- EXERCISE BRIEF
Would you reproduce the data below exactly, please, leaving out its images?

---------- PROVIDED MATERIAL ----------

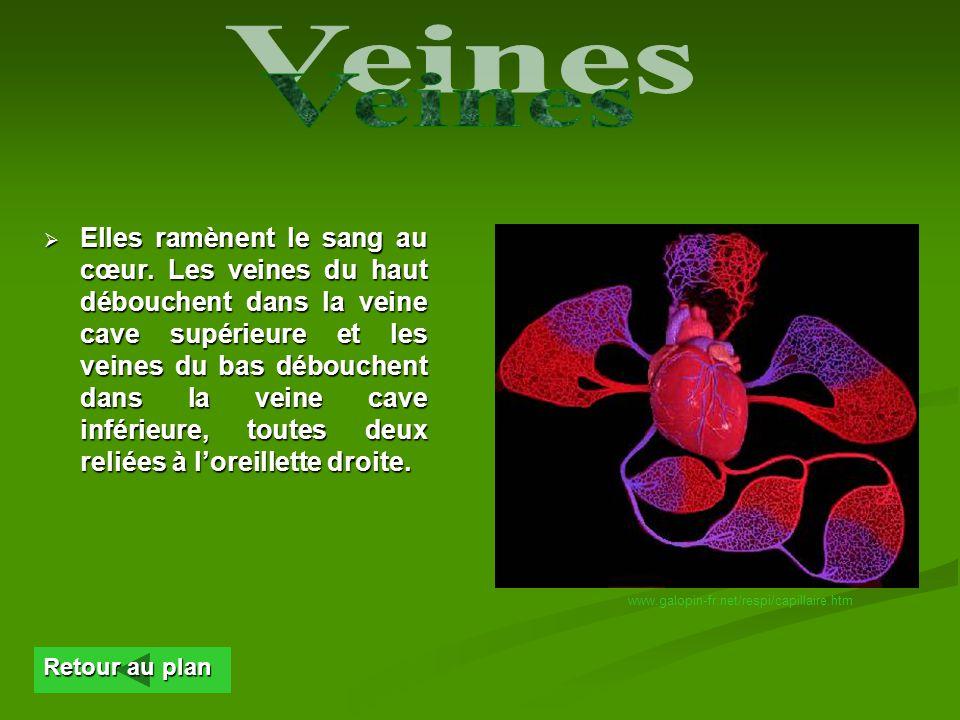 En quittant les capillaires, le sang pénètre dans les veinules qui deviennent, en sunissant les une aux autres, des veines. La pression y est faible.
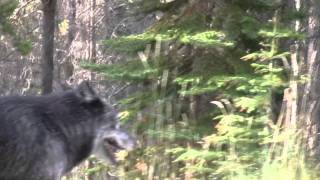 Bow Valley Wolf Pack Sighting Near Sunshine Village, Banff Alberta 2011-09-25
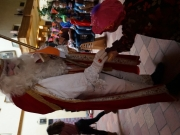 Sinterklaas2014 (5)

----------

- RESULT FOR THIS EXERCISE
 En quittant les capillaires, le sang pénètre dans les veinules qui deviennent, en sunissant les une aux autres, des veines. La pression y est faible.
 Bow Valley Wolf Pack Sighting Near Sunshine Village, Banff Alberta 2011-09-25
 Sinterklaas2014 (5)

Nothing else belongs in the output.